«Bon! ce ne peut être le Starkos en question, ajouta-t-il. Celui- là, dites-vous, était le patron d'une sacolève, et une sacolève n'eût pu suffire aux besoins de ce trafic.

— En effet», répondit Henry d'Albaret, et il s'en tint là de cette conversation.

Mais, s'il songeait à Nicolas Starkos, c'est que sa pensée le ramenait toujours à cet impénétrable mystère de la double disparition d'Hadjine Elizundo et d'Andronika. Maintenant, ces deux noms ne se séparaient plus dans son souvenir.

Vers le 25 mars, la Syphanta se trouvait à la hauteur de l'île de Samothrace, à soixante lieues dans le nord de Scio. On voit, en considérant le temps employé par rapport au chemin parcouru, que tous les refuges de ces parages avaient dû être minutieusement fouillés. En effet, ce que la corvette ne pouvait faire dans les hauts-fonds, où l'eau lui eût manqué, ses embarcations le faisaient pour elle. Mais, jusqu'alors, il n'était rien résulté de ces recherches.

L'île de Samothrace avait été cruellement dévastée pendant la guerre, et les Turcs la tenaient encore sous leur dépendance. On pouvait donc supposer que les écumeurs de mer trouvaient un asile sûr dans ses nombreuses criques, à défaut d'un véritable port. Le mont Saoce la domine de cinq à six mille pieds, et, de cette hauteur, il est facile aux vigies d'apercevoir et de signaler à temps tout navire dont l'arrivée paraîtrait suspecte. Les pirates, prévenus d'avance, ont donc toute possibilité de fuir avant d'être bloqués. Il en avait été ainsi, probablement, car la Syphanta ne fit aucune rencontre sur ces eaux presque désertes.

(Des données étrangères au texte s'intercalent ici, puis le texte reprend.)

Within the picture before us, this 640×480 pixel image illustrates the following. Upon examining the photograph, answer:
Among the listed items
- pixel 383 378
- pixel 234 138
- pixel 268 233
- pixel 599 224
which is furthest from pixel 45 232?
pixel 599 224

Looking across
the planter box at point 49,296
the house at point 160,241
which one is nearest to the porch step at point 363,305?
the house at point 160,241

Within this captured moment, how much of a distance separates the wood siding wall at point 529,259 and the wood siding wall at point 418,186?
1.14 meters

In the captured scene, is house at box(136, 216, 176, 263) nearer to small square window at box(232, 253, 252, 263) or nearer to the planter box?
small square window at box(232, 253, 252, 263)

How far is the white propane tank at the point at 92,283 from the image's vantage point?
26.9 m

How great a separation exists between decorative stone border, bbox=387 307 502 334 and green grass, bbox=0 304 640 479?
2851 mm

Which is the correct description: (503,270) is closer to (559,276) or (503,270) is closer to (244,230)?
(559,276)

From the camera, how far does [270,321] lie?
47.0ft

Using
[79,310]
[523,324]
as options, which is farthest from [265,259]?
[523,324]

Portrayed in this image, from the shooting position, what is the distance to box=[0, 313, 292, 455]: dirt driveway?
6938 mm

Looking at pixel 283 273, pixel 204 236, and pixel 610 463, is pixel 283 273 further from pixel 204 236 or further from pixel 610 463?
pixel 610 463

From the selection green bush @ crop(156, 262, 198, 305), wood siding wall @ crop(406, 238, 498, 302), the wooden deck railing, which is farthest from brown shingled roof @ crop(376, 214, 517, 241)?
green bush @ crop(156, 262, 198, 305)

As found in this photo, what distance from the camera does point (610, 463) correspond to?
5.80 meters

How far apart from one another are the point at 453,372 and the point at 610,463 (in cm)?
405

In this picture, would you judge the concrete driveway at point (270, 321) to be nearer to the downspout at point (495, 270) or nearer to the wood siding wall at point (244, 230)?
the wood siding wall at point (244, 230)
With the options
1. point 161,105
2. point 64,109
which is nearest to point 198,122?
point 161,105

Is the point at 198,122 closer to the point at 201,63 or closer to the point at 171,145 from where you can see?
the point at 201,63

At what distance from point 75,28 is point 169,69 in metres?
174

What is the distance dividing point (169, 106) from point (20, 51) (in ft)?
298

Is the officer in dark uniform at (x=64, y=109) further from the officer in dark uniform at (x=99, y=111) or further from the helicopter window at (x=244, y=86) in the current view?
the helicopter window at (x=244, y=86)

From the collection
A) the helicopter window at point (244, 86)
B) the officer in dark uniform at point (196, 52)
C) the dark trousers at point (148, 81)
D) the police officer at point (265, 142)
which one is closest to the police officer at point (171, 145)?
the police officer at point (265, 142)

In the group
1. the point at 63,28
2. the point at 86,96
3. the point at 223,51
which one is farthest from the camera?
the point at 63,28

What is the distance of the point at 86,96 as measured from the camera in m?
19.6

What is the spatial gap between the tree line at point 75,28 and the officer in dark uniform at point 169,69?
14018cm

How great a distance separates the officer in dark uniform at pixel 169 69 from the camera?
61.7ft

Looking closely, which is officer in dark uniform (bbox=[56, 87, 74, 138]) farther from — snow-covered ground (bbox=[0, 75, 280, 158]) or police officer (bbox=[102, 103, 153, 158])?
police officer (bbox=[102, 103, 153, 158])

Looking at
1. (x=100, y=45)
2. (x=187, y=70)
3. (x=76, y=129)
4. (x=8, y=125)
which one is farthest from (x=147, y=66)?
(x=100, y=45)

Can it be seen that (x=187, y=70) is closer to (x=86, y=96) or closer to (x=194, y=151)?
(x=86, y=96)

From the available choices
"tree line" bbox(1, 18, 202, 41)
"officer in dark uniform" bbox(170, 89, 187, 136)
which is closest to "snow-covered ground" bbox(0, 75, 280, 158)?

Henry d'Albaret donna alors la route au nord-ouest, de manière à relever l'île de Thasos, située à une vingtaine de lieues de Samothrace. Le vent étant debout, la corvette eut à louvoyer contre une très forte brise; mais elle trouva bientôt l'abri de la terre, et par conséquent, une mer plus calme qui rendit la navigation plus facile.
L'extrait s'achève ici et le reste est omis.